In the records below, print each line exactly and leave every image out.
──────── ENTRIES SHOWN ────────
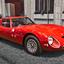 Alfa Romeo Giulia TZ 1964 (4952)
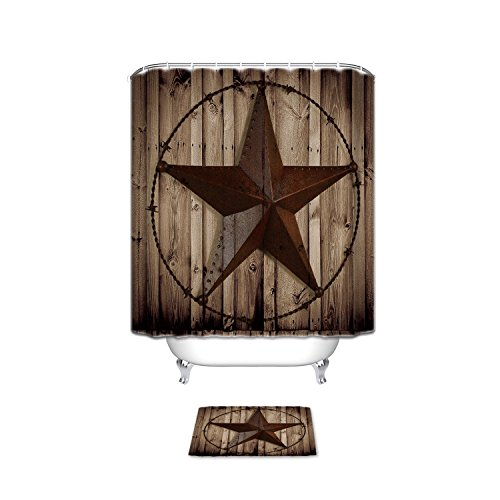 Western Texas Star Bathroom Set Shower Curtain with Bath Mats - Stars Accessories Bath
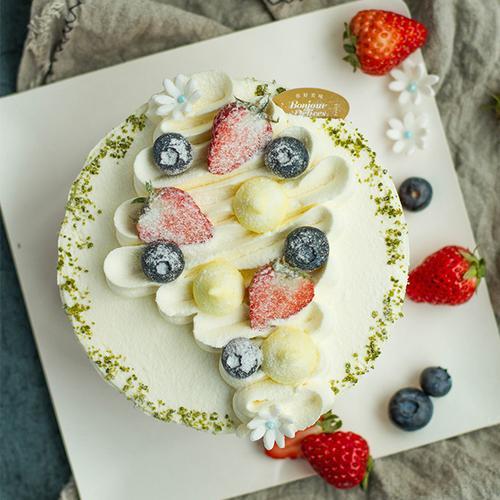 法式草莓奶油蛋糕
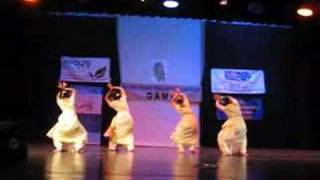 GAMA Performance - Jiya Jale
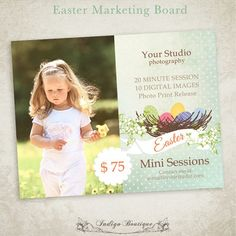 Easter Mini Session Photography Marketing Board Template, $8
────────
## SOLVED EXERCISE
 Alfa Romeo Giulia TZ 1964 (4952)
 Western Texas Star Bathroom Set Shower Curtain with Bath Mats - Stars Accessories Bath
 法式草莓奶油蛋糕
 GAMA Performance - Jiya Jale
 Easter Mini Session Photography Marketing Board Template, $8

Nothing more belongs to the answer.